▶ **ZU ERLEDIGENDE ARBEIT**: Benennen Sie in den Zeilen von der Zeile mit „In the image, how“ bis einschließlich der Zeile mit „1884 millimetres“ „window“ in „pane“ um. Geben Sie nur diese Zeilen wieder und lassen Sie alles Übrige unverändert.

+++

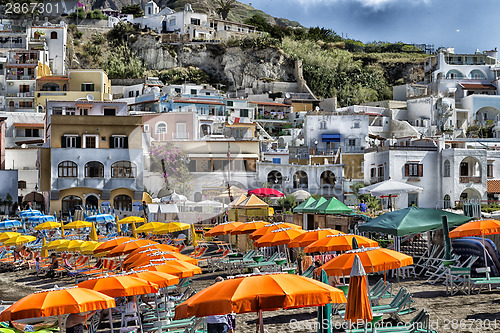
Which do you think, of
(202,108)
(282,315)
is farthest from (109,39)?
(282,315)

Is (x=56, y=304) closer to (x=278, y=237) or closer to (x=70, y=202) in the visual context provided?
(x=278, y=237)

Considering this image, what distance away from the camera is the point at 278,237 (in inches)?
784

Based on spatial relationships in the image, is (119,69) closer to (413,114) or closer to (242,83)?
(242,83)

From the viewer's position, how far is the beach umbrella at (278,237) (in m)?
19.7

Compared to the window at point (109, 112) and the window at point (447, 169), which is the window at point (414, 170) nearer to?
the window at point (447, 169)

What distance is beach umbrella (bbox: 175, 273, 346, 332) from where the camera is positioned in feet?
31.8

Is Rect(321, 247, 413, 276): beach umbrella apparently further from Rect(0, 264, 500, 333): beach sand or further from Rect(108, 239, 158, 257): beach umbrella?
Rect(108, 239, 158, 257): beach umbrella

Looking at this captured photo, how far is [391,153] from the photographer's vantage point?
4825 cm

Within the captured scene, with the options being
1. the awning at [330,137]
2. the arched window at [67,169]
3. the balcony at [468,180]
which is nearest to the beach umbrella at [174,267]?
the arched window at [67,169]

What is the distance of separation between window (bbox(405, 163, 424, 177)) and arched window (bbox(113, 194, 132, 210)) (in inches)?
819

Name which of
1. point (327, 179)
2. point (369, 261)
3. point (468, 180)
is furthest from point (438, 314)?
point (327, 179)

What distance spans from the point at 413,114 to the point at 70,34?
4763 centimetres

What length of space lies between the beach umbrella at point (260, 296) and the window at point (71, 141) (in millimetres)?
40593

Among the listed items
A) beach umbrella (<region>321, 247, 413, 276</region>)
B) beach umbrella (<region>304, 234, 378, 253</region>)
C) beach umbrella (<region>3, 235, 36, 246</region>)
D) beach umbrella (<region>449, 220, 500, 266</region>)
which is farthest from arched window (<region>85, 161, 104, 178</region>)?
beach umbrella (<region>321, 247, 413, 276</region>)
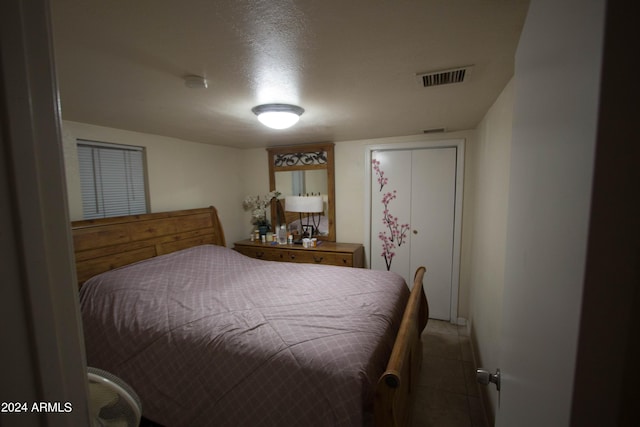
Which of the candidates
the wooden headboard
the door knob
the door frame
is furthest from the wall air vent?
the wooden headboard

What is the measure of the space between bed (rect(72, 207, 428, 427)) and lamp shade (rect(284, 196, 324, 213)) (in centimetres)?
112

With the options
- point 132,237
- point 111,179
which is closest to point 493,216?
point 132,237

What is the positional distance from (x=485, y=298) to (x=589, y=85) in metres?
2.10

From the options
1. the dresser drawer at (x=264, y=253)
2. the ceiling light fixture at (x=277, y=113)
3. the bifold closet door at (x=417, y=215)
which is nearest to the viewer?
the ceiling light fixture at (x=277, y=113)

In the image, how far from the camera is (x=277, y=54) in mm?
1161

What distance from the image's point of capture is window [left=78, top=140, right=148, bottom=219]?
91.0 inches

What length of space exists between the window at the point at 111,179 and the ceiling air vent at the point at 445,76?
2665 millimetres

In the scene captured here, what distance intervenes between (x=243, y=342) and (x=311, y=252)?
1884 millimetres

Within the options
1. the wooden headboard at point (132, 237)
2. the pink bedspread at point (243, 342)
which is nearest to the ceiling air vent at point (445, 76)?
the pink bedspread at point (243, 342)

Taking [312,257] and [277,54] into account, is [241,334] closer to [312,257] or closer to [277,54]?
[277,54]

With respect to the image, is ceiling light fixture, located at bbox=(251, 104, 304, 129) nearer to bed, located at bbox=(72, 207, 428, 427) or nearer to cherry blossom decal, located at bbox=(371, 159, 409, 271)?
bed, located at bbox=(72, 207, 428, 427)

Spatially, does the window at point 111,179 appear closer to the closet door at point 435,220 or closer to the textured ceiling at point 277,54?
the textured ceiling at point 277,54

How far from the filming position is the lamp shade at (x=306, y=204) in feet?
11.7

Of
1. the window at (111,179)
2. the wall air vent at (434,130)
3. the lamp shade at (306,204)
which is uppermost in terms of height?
the wall air vent at (434,130)
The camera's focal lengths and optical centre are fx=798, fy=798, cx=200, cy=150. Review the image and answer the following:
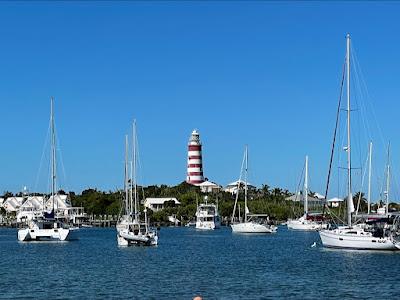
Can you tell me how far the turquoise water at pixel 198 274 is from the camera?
138 ft

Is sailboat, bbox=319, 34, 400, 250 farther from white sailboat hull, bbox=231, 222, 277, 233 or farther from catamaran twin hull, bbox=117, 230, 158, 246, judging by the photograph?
white sailboat hull, bbox=231, 222, 277, 233

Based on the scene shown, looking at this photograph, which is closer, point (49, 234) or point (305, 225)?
point (49, 234)

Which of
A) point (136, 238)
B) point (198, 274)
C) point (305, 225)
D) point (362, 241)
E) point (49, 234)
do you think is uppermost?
point (305, 225)

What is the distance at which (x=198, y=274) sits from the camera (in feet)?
171

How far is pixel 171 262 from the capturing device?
207 ft

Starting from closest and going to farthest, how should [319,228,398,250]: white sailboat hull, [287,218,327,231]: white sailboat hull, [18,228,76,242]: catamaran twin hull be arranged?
[319,228,398,250]: white sailboat hull, [18,228,76,242]: catamaran twin hull, [287,218,327,231]: white sailboat hull

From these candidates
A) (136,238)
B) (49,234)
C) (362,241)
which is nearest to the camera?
(362,241)

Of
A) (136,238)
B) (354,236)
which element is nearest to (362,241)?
(354,236)

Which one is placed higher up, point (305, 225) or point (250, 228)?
point (305, 225)

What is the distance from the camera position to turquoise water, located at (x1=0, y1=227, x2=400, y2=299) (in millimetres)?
42125

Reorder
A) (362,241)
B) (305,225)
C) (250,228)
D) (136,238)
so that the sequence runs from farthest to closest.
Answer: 1. (305,225)
2. (250,228)
3. (136,238)
4. (362,241)

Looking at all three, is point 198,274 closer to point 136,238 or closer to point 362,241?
point 362,241

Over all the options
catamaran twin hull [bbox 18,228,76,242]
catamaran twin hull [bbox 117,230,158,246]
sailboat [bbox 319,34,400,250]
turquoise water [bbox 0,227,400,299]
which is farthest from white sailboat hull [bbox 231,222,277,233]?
sailboat [bbox 319,34,400,250]

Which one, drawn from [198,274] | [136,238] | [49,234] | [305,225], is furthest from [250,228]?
[198,274]
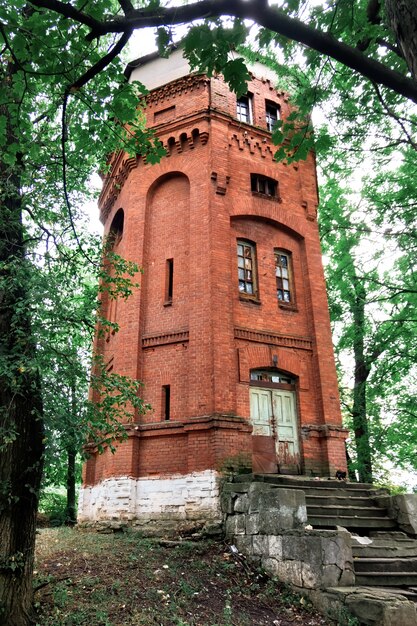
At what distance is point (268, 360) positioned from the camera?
1205 centimetres

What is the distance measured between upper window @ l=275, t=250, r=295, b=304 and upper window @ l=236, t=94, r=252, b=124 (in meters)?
4.41

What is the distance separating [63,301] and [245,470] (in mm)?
6231

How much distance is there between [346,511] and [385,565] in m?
1.55

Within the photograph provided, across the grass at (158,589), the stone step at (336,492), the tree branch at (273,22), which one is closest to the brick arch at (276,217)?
the stone step at (336,492)

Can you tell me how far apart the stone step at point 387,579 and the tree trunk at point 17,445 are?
15.2 ft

+++

▶ **VOLLSTÄNDIGE AUSGABE**:
In the image, how far from the camera is (x=277, y=54) in mm?
1161

What distance from the image's point of capture is pane [left=78, top=140, right=148, bottom=219]?
91.0 inches

What length of space exists between the pane at the point at 111,179 and the ceiling air vent at the point at 445,76?
2665 millimetres

In the scene captured here, what distance intervenes between (x=243, y=342) and (x=311, y=252)?
1884 millimetres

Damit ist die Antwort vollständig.